Moore and his team started the WMS selection process in late 2023, working with supply chain consulting firm Alpine Supply Chain Solutions to identify challenges, needs, and goals, and then to select and implement the new WMS. Roughly a year later, the 3PL was up and running on a system from Körber Supply Chain—and planning for growth.
SECURING A NEW SOLUTION
Leaders from both companies explain that a robust WMS is crucial for a 3PL's success, as it acts as a centralized platform that allows seamless coordination of activities such as inventory management, order fulfillment, and transportation planning.
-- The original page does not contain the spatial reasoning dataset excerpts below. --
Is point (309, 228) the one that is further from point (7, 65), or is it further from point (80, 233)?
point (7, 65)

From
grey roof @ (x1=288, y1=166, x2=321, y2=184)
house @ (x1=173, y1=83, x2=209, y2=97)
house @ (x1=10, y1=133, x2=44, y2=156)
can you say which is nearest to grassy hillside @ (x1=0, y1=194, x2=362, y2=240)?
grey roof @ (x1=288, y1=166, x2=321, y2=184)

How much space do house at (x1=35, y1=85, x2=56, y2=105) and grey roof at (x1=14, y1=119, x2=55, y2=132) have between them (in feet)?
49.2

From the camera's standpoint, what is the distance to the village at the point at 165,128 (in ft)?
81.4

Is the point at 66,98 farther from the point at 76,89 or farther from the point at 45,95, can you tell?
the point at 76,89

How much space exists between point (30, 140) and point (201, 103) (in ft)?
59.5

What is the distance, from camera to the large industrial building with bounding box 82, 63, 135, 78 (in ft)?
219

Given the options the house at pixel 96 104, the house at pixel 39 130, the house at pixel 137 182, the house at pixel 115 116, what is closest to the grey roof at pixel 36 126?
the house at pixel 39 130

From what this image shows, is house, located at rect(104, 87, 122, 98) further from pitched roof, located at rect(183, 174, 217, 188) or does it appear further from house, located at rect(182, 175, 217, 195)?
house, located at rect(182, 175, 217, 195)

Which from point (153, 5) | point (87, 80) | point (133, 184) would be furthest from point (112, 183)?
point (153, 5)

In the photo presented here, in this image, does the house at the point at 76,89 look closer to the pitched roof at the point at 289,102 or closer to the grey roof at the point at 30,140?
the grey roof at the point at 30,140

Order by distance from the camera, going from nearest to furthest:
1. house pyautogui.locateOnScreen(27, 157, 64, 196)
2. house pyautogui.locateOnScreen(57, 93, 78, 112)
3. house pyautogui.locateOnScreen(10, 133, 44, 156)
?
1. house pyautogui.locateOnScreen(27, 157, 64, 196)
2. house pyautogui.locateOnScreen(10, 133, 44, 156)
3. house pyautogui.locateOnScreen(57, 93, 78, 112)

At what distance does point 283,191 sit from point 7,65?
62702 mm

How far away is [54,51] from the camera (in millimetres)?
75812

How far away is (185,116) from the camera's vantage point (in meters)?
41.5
The right solution allows the company to optimize warehouse operations by automating tasks, managing inventory levels, and ensuring efficient space utilization while helping to boost order processing volumes, reduce errors, and cut operational costs.
CJ Logistics had another key criterion: ensuring data security for its wide and varied array of clients, many of whom rely on the 3PL to fill e-commerce orders for consumers. Those clients wanted assurance that consumers' personally identifying information—including names, addresses, and phone numbers—was protected against cybersecurity breeches when flowing through the 3PL's system. For CJ Logistics, that meant finding a WMS provider whose software was certified to the appropriate security standards.
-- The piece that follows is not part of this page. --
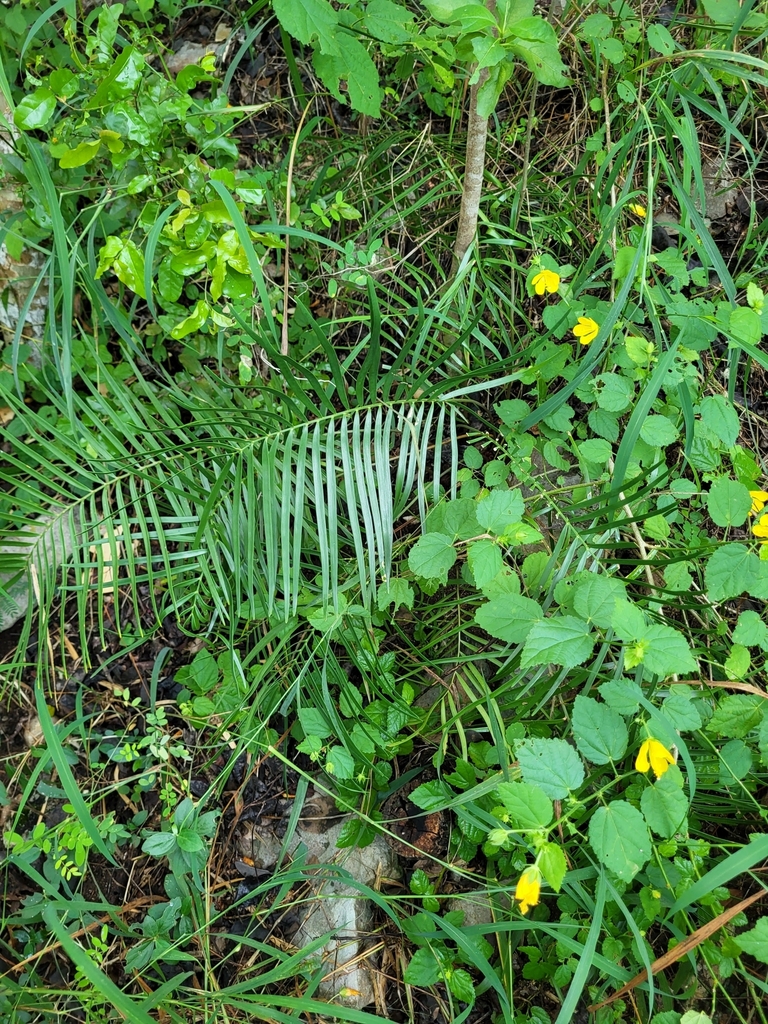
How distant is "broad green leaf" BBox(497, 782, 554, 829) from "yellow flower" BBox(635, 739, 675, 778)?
170mm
"That's becoming [an assurance] that our customers want to see," Moore explains, adding that many customers wanted to know that CJ Logistics' systems were SOC 2 compliant, meaning they had met a standard developed by the American Institute of CPAs for protecting sensitive customer data from unauthorized access, security incidents, and other vulnerabilities. "Everybody wants that level of security. So you want to make sure the system is secure … and not susceptible to ransomware.
"It was a critical requirement for us."
That security requirement was a key consideration during all phases of the WMS selection process, according to Michael Wohlwend, managing principal at Alpine Supply Chain Solutions.
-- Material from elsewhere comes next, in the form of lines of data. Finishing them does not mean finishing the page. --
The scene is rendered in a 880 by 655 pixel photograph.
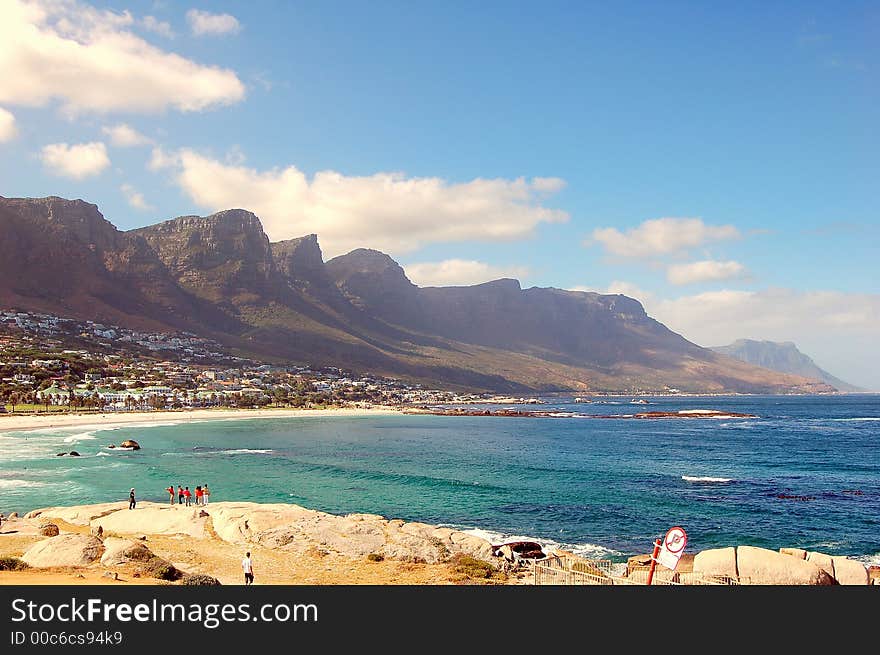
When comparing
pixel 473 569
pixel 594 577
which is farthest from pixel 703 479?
pixel 594 577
"It was in the RFP [request for proposal], then in demo, [and] then once we got to the vendor of choice, we had a deep-dive discovery call to understand what [security] they have in place and their plan moving forward," he explains.
Ultimately, CJ Logistics implemented Körber's Warehouse Advantage, a cloud-based system designed for multiclient operations that supports all of the 3PL's needs, including its security requirements.
GOING LIVE
When it came time to implement the software, Moore and his team chose to start with a brand-new cold chain facility that the 3PL was building in Gainesville, Georgia. The 270,000-square-foot facility opened this past November and immediately went live running on the Körber WMS.
Moore and Wohlwend explain that both the nature of the cold chain business and the greenfield construction made the facility the perfect place to launch the new software: CJ Logistics would be adding customers at a staggered rate, expanding its cold storage presence in the Southeast and capitalizing on the location's proximity to major highways and railways. The facility is also adjacent to the future Northeast Georgia Inland Port, which will provide a direct link to the Port of Savannah.
"We signed a 15-year lease for the building," Moore says. "When you sign a long-term lease … you want your future-state software in place. That was one of the key [reasons] we started there.
"Also, this facility was going to bring on one customer after another at a metered rate. So [there was] some risk reduction as well."
Wohlwend adds: "The facility plus risk reduction plus the new business [element]—all made it a good starting point."
The early benefits of the WMS include ease of use and easy onboarding of clients, according to Moore, who says the plan is to convert additional CJ Logistics facilities to the new system in 2025.
"The software is very easy to use … our employees are saying they really like the user interface and that you can find information very easily," Moore says, touting the partnership with Alpine and Körber as key to making the project a success. "We are on deck to add at least four facilities at a minimum [this year]."